**DIRECTIVE**
Identify each line below that contains the string "choices", and copy every one of those lines.
____ DATASET
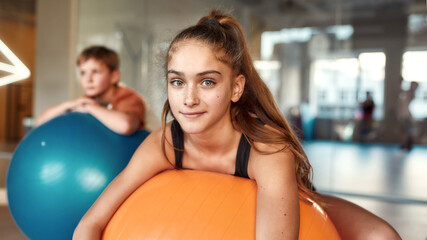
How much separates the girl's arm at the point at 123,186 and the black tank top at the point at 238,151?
46 mm

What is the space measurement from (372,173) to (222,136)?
10.9 feet

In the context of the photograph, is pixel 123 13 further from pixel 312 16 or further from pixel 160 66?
pixel 160 66

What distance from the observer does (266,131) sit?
3.90ft

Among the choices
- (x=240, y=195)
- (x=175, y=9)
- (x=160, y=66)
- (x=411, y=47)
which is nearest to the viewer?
(x=240, y=195)

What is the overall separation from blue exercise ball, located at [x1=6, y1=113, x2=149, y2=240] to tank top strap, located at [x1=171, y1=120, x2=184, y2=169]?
0.46 metres

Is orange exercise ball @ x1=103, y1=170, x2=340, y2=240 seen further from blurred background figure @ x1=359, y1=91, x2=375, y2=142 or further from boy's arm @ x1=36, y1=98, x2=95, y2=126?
blurred background figure @ x1=359, y1=91, x2=375, y2=142

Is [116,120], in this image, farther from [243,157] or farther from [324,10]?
[324,10]

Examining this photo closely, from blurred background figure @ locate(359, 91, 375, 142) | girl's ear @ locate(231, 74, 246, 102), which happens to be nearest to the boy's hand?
girl's ear @ locate(231, 74, 246, 102)

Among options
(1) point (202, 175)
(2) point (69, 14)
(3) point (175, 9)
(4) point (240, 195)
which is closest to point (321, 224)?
(4) point (240, 195)

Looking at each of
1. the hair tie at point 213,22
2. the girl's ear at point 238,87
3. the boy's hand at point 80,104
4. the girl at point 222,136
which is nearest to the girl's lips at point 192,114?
the girl at point 222,136

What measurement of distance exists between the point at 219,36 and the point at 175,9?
331 centimetres

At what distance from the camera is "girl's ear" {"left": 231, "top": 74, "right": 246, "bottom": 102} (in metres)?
1.21

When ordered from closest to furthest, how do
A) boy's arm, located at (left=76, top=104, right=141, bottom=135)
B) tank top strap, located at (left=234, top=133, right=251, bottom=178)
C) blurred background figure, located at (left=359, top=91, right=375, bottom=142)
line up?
1. tank top strap, located at (left=234, top=133, right=251, bottom=178)
2. boy's arm, located at (left=76, top=104, right=141, bottom=135)
3. blurred background figure, located at (left=359, top=91, right=375, bottom=142)

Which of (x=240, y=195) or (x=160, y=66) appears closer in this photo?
(x=240, y=195)
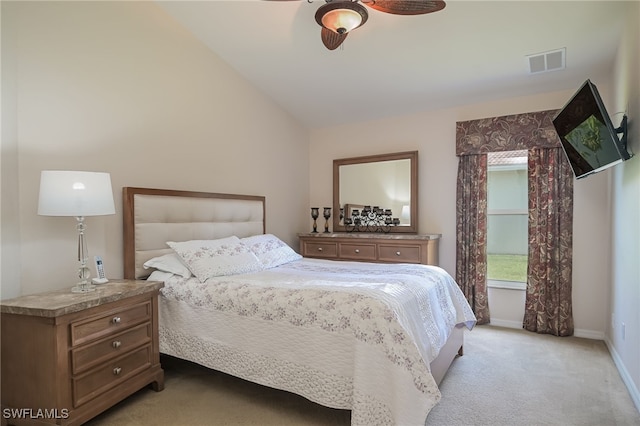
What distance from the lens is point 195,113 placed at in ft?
10.7

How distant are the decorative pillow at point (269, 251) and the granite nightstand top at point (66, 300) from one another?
1.01 metres

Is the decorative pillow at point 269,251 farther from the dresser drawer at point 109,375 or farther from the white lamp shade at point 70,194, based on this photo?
the white lamp shade at point 70,194

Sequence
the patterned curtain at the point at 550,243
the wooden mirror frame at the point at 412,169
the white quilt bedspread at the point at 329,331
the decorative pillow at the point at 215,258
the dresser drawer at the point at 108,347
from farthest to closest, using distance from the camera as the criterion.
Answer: the wooden mirror frame at the point at 412,169, the patterned curtain at the point at 550,243, the decorative pillow at the point at 215,258, the dresser drawer at the point at 108,347, the white quilt bedspread at the point at 329,331

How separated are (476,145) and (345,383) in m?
3.00

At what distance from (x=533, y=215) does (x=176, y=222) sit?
3.54 metres

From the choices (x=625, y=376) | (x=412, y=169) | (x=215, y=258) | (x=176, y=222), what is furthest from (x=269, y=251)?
(x=625, y=376)

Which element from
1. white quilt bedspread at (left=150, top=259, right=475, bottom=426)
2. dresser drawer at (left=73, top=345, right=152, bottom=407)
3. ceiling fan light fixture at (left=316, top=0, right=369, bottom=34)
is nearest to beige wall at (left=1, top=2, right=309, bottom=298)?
dresser drawer at (left=73, top=345, right=152, bottom=407)

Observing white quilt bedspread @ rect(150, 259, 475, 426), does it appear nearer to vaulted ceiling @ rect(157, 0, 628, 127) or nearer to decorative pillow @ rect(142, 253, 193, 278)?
decorative pillow @ rect(142, 253, 193, 278)

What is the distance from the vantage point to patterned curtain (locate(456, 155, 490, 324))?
3744 millimetres

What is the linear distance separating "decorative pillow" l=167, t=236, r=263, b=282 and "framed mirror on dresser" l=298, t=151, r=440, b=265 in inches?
55.3

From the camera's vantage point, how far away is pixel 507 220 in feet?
12.5

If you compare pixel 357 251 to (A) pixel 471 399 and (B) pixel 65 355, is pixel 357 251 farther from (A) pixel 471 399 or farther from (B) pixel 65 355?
(B) pixel 65 355

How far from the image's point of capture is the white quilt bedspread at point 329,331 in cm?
172

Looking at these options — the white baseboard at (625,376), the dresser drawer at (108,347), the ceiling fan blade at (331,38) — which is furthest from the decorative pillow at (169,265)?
the white baseboard at (625,376)
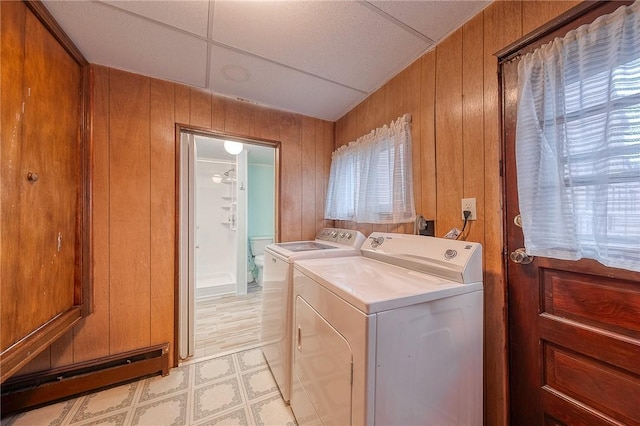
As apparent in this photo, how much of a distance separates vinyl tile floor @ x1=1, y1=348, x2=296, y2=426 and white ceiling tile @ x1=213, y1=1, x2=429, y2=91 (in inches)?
90.4

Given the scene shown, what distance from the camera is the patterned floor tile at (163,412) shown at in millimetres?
1393

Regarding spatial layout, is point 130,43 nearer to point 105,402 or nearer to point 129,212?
point 129,212

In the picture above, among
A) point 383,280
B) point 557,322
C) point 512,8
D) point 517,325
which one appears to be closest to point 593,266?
point 557,322

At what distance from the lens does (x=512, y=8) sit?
3.56ft

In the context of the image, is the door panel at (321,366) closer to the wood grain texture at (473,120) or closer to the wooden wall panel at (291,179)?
the wood grain texture at (473,120)

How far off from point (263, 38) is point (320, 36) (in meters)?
0.34

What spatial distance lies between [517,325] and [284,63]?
203 centimetres

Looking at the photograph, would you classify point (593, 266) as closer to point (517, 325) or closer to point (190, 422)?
point (517, 325)

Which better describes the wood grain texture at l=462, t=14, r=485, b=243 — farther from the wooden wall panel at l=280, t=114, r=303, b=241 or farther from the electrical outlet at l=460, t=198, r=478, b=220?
the wooden wall panel at l=280, t=114, r=303, b=241

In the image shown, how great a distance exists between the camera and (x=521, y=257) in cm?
104

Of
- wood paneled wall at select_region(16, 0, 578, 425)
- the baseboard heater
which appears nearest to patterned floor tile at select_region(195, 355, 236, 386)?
the baseboard heater

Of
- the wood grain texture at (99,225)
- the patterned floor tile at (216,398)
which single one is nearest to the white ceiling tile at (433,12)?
the wood grain texture at (99,225)

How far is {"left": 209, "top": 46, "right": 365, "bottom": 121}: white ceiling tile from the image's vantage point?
1.65 m

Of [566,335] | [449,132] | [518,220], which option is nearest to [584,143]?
[518,220]
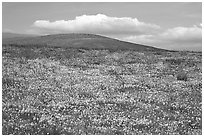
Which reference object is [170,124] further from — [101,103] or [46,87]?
[46,87]

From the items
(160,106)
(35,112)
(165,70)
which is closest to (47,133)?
(35,112)

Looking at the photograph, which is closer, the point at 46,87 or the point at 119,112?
the point at 119,112

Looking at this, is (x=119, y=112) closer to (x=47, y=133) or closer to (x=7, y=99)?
(x=47, y=133)

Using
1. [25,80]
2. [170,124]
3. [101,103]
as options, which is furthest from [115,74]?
[170,124]

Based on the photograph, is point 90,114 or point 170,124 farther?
point 90,114

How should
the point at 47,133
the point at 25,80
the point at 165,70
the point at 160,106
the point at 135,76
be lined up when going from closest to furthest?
the point at 47,133, the point at 160,106, the point at 25,80, the point at 135,76, the point at 165,70

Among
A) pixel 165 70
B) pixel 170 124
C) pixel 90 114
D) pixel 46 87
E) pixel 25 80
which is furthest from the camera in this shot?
pixel 165 70
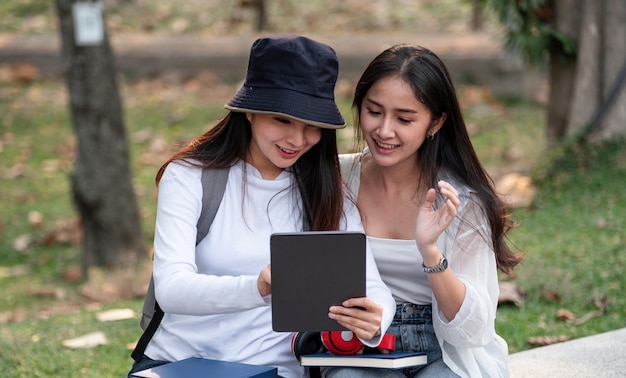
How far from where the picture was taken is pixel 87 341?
15.4ft

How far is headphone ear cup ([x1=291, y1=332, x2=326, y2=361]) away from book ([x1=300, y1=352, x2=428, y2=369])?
0.24ft

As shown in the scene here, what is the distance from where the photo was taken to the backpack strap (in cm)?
317

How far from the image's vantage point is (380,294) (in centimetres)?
312

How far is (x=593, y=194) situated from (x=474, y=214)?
3.38 meters

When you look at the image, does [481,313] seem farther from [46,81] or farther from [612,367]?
[46,81]

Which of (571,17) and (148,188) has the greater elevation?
(571,17)

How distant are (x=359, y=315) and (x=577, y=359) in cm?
145

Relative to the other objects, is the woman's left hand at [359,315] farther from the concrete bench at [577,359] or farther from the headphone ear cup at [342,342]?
the concrete bench at [577,359]

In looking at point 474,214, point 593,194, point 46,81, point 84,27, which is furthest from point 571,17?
point 46,81

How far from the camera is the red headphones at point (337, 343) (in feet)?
9.91

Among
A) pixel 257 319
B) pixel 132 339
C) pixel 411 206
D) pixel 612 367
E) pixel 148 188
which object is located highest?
pixel 411 206

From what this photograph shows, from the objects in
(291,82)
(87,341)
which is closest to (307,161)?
(291,82)

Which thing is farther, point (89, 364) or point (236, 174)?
point (89, 364)

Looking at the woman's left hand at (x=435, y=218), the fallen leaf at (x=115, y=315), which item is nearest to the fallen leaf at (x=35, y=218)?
the fallen leaf at (x=115, y=315)
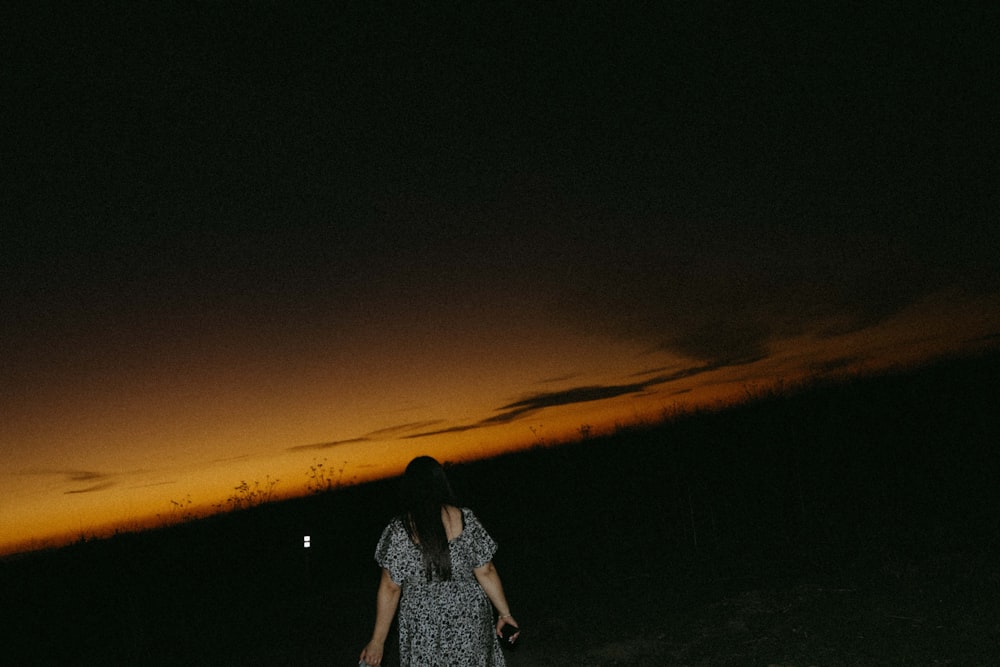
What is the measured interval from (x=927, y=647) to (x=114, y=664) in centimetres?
1047

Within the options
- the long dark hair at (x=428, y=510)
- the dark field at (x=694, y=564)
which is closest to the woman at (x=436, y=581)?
the long dark hair at (x=428, y=510)

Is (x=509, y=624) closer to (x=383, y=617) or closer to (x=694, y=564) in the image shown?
(x=383, y=617)

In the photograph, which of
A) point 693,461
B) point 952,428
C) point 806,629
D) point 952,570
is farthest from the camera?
point 693,461

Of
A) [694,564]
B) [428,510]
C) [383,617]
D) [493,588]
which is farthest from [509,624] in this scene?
[694,564]

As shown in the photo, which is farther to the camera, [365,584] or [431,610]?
[365,584]

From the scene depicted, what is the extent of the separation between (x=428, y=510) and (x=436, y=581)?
43 cm

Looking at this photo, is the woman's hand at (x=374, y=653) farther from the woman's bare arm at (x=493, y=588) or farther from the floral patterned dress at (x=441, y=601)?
the woman's bare arm at (x=493, y=588)

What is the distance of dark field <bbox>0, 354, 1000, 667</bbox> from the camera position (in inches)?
219

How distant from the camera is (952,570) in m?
6.08

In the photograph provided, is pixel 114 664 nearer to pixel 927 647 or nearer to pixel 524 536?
pixel 524 536

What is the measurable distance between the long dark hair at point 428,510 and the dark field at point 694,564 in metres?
2.97

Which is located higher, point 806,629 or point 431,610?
point 431,610

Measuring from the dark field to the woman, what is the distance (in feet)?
8.60

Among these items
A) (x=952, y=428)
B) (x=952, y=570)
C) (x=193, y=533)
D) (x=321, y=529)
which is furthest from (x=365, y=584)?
(x=193, y=533)
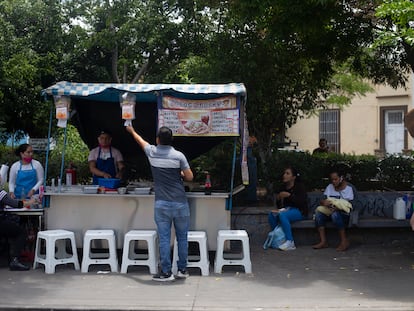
________
**THE OUTPUT**
Among the choices
From the choices (x=625, y=376) | (x=412, y=169) | (x=215, y=258) | (x=176, y=222), what is furthest from (x=269, y=251)?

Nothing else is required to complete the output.